_EXERCISE OBJECTIVE_
Return each of the records below unchanged, one per line and in their original order.

START MATERIAL TO PROCESS

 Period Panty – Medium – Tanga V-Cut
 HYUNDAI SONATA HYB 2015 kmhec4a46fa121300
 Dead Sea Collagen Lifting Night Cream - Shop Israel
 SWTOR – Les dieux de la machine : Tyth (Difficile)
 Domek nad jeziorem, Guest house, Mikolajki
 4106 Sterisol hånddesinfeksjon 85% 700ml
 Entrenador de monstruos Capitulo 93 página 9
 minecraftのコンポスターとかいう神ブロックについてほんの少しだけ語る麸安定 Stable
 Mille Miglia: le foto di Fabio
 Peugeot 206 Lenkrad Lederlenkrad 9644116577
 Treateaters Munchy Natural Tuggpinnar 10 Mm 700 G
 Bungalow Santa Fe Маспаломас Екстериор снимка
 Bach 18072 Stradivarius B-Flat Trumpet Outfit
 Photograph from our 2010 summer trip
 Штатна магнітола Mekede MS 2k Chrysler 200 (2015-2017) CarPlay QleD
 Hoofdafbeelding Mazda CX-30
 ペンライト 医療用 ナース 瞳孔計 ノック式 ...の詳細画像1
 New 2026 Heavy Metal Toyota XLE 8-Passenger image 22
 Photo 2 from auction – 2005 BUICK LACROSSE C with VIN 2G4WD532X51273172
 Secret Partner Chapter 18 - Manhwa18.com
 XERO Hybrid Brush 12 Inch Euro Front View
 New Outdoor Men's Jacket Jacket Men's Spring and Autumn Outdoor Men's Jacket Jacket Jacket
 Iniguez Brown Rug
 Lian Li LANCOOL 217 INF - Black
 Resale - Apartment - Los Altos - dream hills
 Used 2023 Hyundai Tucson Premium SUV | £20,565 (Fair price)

END MATERIAL TO PROCESS

_RESPONSE BELOW_
 Period Panty – Medium – Tanga V-Cut
 HYUNDAI SONATA HYB 2015 kmhec4a46fa121300
 Dead Sea Collagen Lifting Night Cream - Shop Israel
 SWTOR – Les dieux de la machine : Tyth (Difficile)
 Domek nad jeziorem, Guest house, Mikolajki
 4106 Sterisol hånddesinfeksjon 85% 700ml
 Entrenador de monstruos Capitulo 93 página 9
 minecraftのコンポスターとかいう神ブロックについてほんの少しだけ語る麸安定 Stable
 Mille Miglia: le foto di Fabio
 Peugeot 206 Lenkrad Lederlenkrad 9644116577
 Treateaters Munchy Natural Tuggpinnar 10 Mm 700 G
 Bungalow Santa Fe Маспаломас Екстериор снимка
 Bach 18072 Stradivarius B-Flat Trumpet Outfit
 Photograph from our 2010 summer trip
 Штатна магнітола Mekede MS 2k Chrysler 200 (2015-2017) CarPlay QleD
 Hoofdafbeelding Mazda CX-30
 ペンライト 医療用 ナース 瞳孔計 ノック式 ...の詳細画像1
 New 2026 Heavy Metal Toyota XLE 8-Passenger image 22
 Photo 2 from auction – 2005 BUICK LACROSSE C with VIN 2G4WD532X51273172
 Secret Partner Chapter 18 - Manhwa18.com
 XERO Hybrid Brush 12 Inch Euro Front View
 New Outdoor Men's Jacket Jacket Men's Spring and Autumn Outdoor Men's Jacket Jacket Jacket
 Iniguez Brown Rug
 Lian Li LANCOOL 217 INF - Black
 Resale - Apartment - Los Altos - dream hills
 Used 2023 Hyundai Tucson Premium SUV | £20,565 (Fair price)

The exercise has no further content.